Note: An "(A)" denotes an Academy Award nominee; bold denotes my personal favorite.

Best Picture
Bowling For Columbine
Far from Heaven
The Hours (A)
The Lord of the Rings: The Two Towers (A)
The Pianist (A)

No exaggeration: This year's Best Picture slate is, for me, the most wholly satisfying roster the Academy has come up with since I've been alive. For a while, it seemed entirely possible that one of the nominees would fall victim to the My Big Fat Greek Wedding juggernaut, especially when that film's cast trumped the actors from Gangs of New York and The Pianist for a Best Ensemble nomination from the Screen Actors Guild. (Last year, SAG's Best Ensemble nominees matched the Best Picture contenders five-for-five.) Thankfully, the Academy wasn't biting, and came up with five choices that form a perfect merger of the accessibly highbrow and the well-produced middlebrow. In fact, of the five nominees, the only one I think doesn't deserve its nomination is the surest best to win: Chicago. The movie is enjoyable as all get-out, but it's such an over-edited, anything-for-an-effect creation that it actually leaves your memory while you're watching it. Despite its cleverness and considerable entertainment value, Chicago is little more than a lightweight blockbuster with snob appeal - just what the Academy adores.
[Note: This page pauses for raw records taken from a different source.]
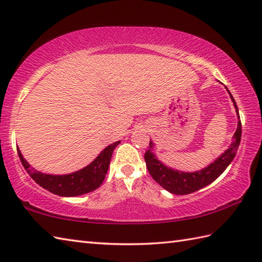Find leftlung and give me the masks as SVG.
Here are the masks:
<instances>
[{"label":"left lung","instance_id":"obj_1","mask_svg":"<svg viewBox=\"0 0 262 262\" xmlns=\"http://www.w3.org/2000/svg\"><path fill=\"white\" fill-rule=\"evenodd\" d=\"M230 97H232L234 106L236 109L237 117L239 118L236 102H235L232 94H230ZM241 135H242V124H241V120H238L237 129L235 132L233 136V143L230 144L228 150L225 151V153H223L217 160H214L213 163H210L207 168L195 172H183L166 167L162 162L158 160L155 153L152 152L153 143L150 141V146H148L144 155L147 170L159 185L172 194L185 195V194L196 192L202 187L211 184L213 181H216L226 170L229 163L233 161V159L236 156L241 142Z\"/></svg>","mask_w":262,"mask_h":262}]
</instances>
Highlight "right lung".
<instances>
[{
	"instance_id": "obj_1",
	"label": "right lung",
	"mask_w": 262,
	"mask_h": 262,
	"mask_svg": "<svg viewBox=\"0 0 262 262\" xmlns=\"http://www.w3.org/2000/svg\"><path fill=\"white\" fill-rule=\"evenodd\" d=\"M119 143L120 141H118L106 146L89 166L69 175H46L35 170L25 160L19 148H17V151L24 168L39 186L60 196H77L100 187L107 172L112 153Z\"/></svg>"
}]
</instances>
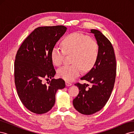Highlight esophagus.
<instances>
[{"label": "esophagus", "mask_w": 134, "mask_h": 134, "mask_svg": "<svg viewBox=\"0 0 134 134\" xmlns=\"http://www.w3.org/2000/svg\"><path fill=\"white\" fill-rule=\"evenodd\" d=\"M65 84H66V86H67V87H69V86H71V83H70V82H65Z\"/></svg>", "instance_id": "34e87169"}]
</instances>
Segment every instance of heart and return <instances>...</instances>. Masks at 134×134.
<instances>
[{
    "mask_svg": "<svg viewBox=\"0 0 134 134\" xmlns=\"http://www.w3.org/2000/svg\"><path fill=\"white\" fill-rule=\"evenodd\" d=\"M62 44L63 49L56 46L52 48L51 52L52 63L56 66L61 65L66 54H72V64L59 69L57 74L60 78L70 82L78 77L82 69L90 70L95 65L99 55V47L94 39L75 32L66 36Z\"/></svg>",
    "mask_w": 134,
    "mask_h": 134,
    "instance_id": "b5f03b06",
    "label": "heart"
}]
</instances>
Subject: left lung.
Masks as SVG:
<instances>
[{
    "mask_svg": "<svg viewBox=\"0 0 134 134\" xmlns=\"http://www.w3.org/2000/svg\"><path fill=\"white\" fill-rule=\"evenodd\" d=\"M99 47L98 59L93 67L80 78L92 84H75L79 93L74 99L73 106L76 110L83 115H90L100 111L111 96L115 82L116 61L114 49L111 42L97 30H91Z\"/></svg>",
    "mask_w": 134,
    "mask_h": 134,
    "instance_id": "left-lung-1",
    "label": "left lung"
}]
</instances>
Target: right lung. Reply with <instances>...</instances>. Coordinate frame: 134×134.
Segmentation results:
<instances>
[{"instance_id": "obj_1", "label": "right lung", "mask_w": 134, "mask_h": 134, "mask_svg": "<svg viewBox=\"0 0 134 134\" xmlns=\"http://www.w3.org/2000/svg\"><path fill=\"white\" fill-rule=\"evenodd\" d=\"M66 29L64 26L39 27L17 51L14 82L20 100L32 112L42 114L49 111L55 104L56 91L65 87L63 79H52L56 71L51 52ZM44 79L52 80L43 84Z\"/></svg>"}]
</instances>
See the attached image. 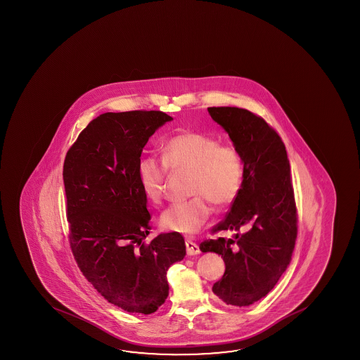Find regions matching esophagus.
Segmentation results:
<instances>
[{"label":"esophagus","instance_id":"34e87169","mask_svg":"<svg viewBox=\"0 0 360 360\" xmlns=\"http://www.w3.org/2000/svg\"><path fill=\"white\" fill-rule=\"evenodd\" d=\"M186 248H187V255L188 256H193V255H198L200 252V246L192 241H186Z\"/></svg>","mask_w":360,"mask_h":360}]
</instances>
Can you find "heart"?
<instances>
[{
	"instance_id": "heart-1",
	"label": "heart",
	"mask_w": 360,
	"mask_h": 360,
	"mask_svg": "<svg viewBox=\"0 0 360 360\" xmlns=\"http://www.w3.org/2000/svg\"><path fill=\"white\" fill-rule=\"evenodd\" d=\"M168 168L189 171L188 191L193 197L168 207L160 216V226L187 236L200 230L211 216V203L226 207L236 200L245 173L236 148L195 131L172 136L163 147L162 160L149 155L139 160V183L143 193L153 203L163 197Z\"/></svg>"
}]
</instances>
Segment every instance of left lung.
<instances>
[{
    "label": "left lung",
    "mask_w": 360,
    "mask_h": 360,
    "mask_svg": "<svg viewBox=\"0 0 360 360\" xmlns=\"http://www.w3.org/2000/svg\"><path fill=\"white\" fill-rule=\"evenodd\" d=\"M243 160V182L230 212L214 231H232L200 245L224 259V276L212 291L227 305L248 307L269 294L288 269L297 233L294 191L281 138L254 112L208 108Z\"/></svg>",
    "instance_id": "obj_1"
}]
</instances>
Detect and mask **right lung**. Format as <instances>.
I'll list each match as a JSON object with an SVG mask.
<instances>
[{
    "instance_id": "obj_1",
    "label": "right lung",
    "mask_w": 360,
    "mask_h": 360,
    "mask_svg": "<svg viewBox=\"0 0 360 360\" xmlns=\"http://www.w3.org/2000/svg\"><path fill=\"white\" fill-rule=\"evenodd\" d=\"M171 120L155 110L104 112L64 162L71 251L89 283L124 311H157L169 294L168 269L186 256L177 233L144 243L150 214L138 165L149 138Z\"/></svg>"
}]
</instances>
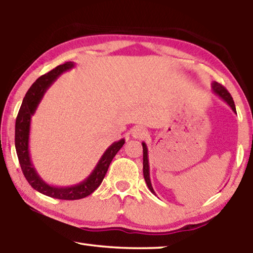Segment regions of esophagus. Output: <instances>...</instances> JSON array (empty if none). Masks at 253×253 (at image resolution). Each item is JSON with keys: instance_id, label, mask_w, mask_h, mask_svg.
I'll return each mask as SVG.
<instances>
[{"instance_id": "esophagus-1", "label": "esophagus", "mask_w": 253, "mask_h": 253, "mask_svg": "<svg viewBox=\"0 0 253 253\" xmlns=\"http://www.w3.org/2000/svg\"><path fill=\"white\" fill-rule=\"evenodd\" d=\"M131 136H132V138H135V139H143L147 136V131L143 127L136 126L134 129L131 130Z\"/></svg>"}]
</instances>
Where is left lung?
Listing matches in <instances>:
<instances>
[{"instance_id":"obj_1","label":"left lung","mask_w":253,"mask_h":253,"mask_svg":"<svg viewBox=\"0 0 253 253\" xmlns=\"http://www.w3.org/2000/svg\"><path fill=\"white\" fill-rule=\"evenodd\" d=\"M212 91L215 93L217 97H220L222 100L225 101L226 104L229 105V107L231 109L233 110V113L237 114V110H235V105H234V101L232 99V97H231L230 92L226 90V89L223 87V85L220 84L219 83H216V81H213L212 84ZM143 145V173H144V178H145V182H146L147 186L149 188V191L152 192L153 194H155V191H154V188L152 186V182H151V175H149V161H148V149L146 144L144 142L142 143Z\"/></svg>"}]
</instances>
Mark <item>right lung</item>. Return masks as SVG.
Segmentation results:
<instances>
[{
    "label": "right lung",
    "mask_w": 253,
    "mask_h": 253,
    "mask_svg": "<svg viewBox=\"0 0 253 253\" xmlns=\"http://www.w3.org/2000/svg\"><path fill=\"white\" fill-rule=\"evenodd\" d=\"M76 67V63L69 61L55 67L53 70L49 71L48 74L41 76L36 80L25 95L24 99L19 110L18 117L15 121V149L18 154V158L22 169L25 178L34 190L40 192L46 196L59 200H79L85 196L90 195L96 188L100 185L102 179L108 170L113 158L117 152L125 144V139L122 138L118 142H115L106 149L102 154L100 160L98 161L92 172L85 177L83 182L71 186H54L43 181L31 161L30 155L29 142H30V129H31V118L38 106L43 98L48 88L57 80L63 72L72 69Z\"/></svg>",
    "instance_id": "1"
}]
</instances>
Meanwhile, bully to the voters for going with The Hours, The Pianist, and The Two Towers (though the film deserved about a half-dozen more nods than it received). Further huzzahs for the inclusion of the mostly marvelous Gangs of New York; the film would have made my own roster if Scorsese had found a way to excise the fraudulent Leo-and-Cameron love story, which continually grinds the film to a halt. Instead of Gangs and Chicago, then, I'd have found room for the stunning '50s re-creation Far from Heaven and my personal champion of 2002, Michael Moore's provocative Bowling for Columbine, which is nominated for Best Documentary Feature but deserved a shot at the bigger prize. Both films are particularly extraordinary for what it is they aren't - passive. Heaven has viewers in a dither over whether it's merely a slick homage to '50s melodramas or a staggeringly emotional deconstruction of them, and Moore's film - well, I doubt anyone still needs to be told that more than a few fights have broken out over its effectiveness. I'm guessing that both Heaven and Columbine will spark debate years down the road; what better qualification for artistic greatness could there be?

Best Director
George Clooney (Confessions of a Dangerous Mind)
Alfonso Cuaron (Y Tu Mama Tambien)
Todd Haynes (Far from Heaven)
Peter Jackson (The Lord of the Rings: The Two Towers)
Roman Polanski (The Pianist) (A)

Although I have yet to see it, I'm thrilled that the Academy nominated Talk to Her's Pedro Almodovar, who has been doing wickedly entertaining, thought-provoking work in Spain for over two decades, even though his nod came at the expense of Peter Jackson, which is a tad baffling. (What is the Lord of the Rings opus if not a director's showcase?) Following the Best-Picture-equals-Best-Director equation, then, the Academy's choices were a predictable lot: The Hours' Stephen Daldry, Chicago's Rob Marshall, Gangs of New York's Martin Scorsese, and Roman Polanski, the only one who'd make my personal roster. (Again, Scorsese would have made my cut ... if only two-thirds of Gangs were considered.) I loved Repulsion and Rosemary's Baby and Chinatown, and I'm still not sure if Polanski's direction has ever been finer than it is in The Pianist. He finds a way to combine his notoriously cynical worldview and gifts for terror and suspense with deep love and even tenderness; just when you think you have Polanski all figured out, he shocks you with something brand-new to his oeuvre: compassion. It's a masterful work of direction.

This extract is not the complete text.